The theory is fine as far as it goes, which is to say a wonderland, or two wonderlands, of competitive markets where technology is fixed and it is quick and cheap to move capital and labour from one sector to another. In the real world where the goods sold across borders become ever more sophisticated — and where services take a growing share of world trade — regulations are generally more important than tariffs. England could have closed its wineries and focused entirely on cloth but, if it failed to meet Portuguese or other foreign standards for its sole product, comparative advantage would not operate.
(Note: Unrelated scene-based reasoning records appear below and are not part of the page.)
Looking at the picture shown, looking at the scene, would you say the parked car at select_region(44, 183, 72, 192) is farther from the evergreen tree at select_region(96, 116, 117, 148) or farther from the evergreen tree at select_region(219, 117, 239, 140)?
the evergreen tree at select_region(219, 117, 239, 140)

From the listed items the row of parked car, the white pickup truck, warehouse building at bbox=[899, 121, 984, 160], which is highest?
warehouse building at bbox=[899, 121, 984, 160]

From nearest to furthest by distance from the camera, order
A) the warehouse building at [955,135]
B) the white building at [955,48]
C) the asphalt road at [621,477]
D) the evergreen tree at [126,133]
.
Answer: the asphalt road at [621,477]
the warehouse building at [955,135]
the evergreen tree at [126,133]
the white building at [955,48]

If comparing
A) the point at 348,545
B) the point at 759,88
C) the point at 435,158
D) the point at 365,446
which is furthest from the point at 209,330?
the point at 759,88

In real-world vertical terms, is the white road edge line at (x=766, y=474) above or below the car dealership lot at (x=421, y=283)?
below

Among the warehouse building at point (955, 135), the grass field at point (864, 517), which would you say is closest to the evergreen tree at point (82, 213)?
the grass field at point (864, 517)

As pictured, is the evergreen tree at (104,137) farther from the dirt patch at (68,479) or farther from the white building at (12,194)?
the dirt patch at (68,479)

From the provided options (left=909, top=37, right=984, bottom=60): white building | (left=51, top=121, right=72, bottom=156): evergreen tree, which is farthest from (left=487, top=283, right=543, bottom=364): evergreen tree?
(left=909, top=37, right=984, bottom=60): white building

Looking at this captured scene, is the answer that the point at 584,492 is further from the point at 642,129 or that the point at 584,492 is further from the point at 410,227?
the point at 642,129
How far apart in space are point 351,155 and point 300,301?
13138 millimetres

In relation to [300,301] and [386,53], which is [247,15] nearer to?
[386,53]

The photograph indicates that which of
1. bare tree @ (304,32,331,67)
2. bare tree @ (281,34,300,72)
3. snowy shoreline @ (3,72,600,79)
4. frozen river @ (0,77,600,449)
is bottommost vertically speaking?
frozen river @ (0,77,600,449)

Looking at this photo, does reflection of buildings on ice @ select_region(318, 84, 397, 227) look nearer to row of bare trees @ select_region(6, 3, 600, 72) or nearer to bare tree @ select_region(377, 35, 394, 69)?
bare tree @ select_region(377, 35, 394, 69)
It is true, for example, that the EU has heavily protected its farmers with tariffs. But as the British public now wearily knows, regulations banning chicken dipped in chlorinated water are a more effective barrier to imports from, for example, the US. On the export side, the UK could close down manufacturing and encourage everyone to get jobs in some industry in which Britain could have a comparative advantage, like finance or management consulting. But even allowing for the absurdity of the idea that labour is that fungible, if British consultants’ qualifications are not recognised abroad, the logic of the theory fails to work.

It’s an unpleasant thing for a free-trader to accept, but these days, to trade is to regulate — or, for most countries, to accept regulation. When the UK is exporting to behemoths like the EU and the US, it will need either a bureaucratic process to show it is meeting the rules of the destination economy or to sign a deal trying to get its own standards recognised instead.

The idea of pursuing unilateral free trade is not absurd. As it happens, it has delivered some of the biggest advances in liberalisation in emerging markets over the past few decades. But pushing it as a reason for the UK to eschew future trade deals after Brexit in an increasingly sophisticated and regulated economy shows a serious dislocation from reality.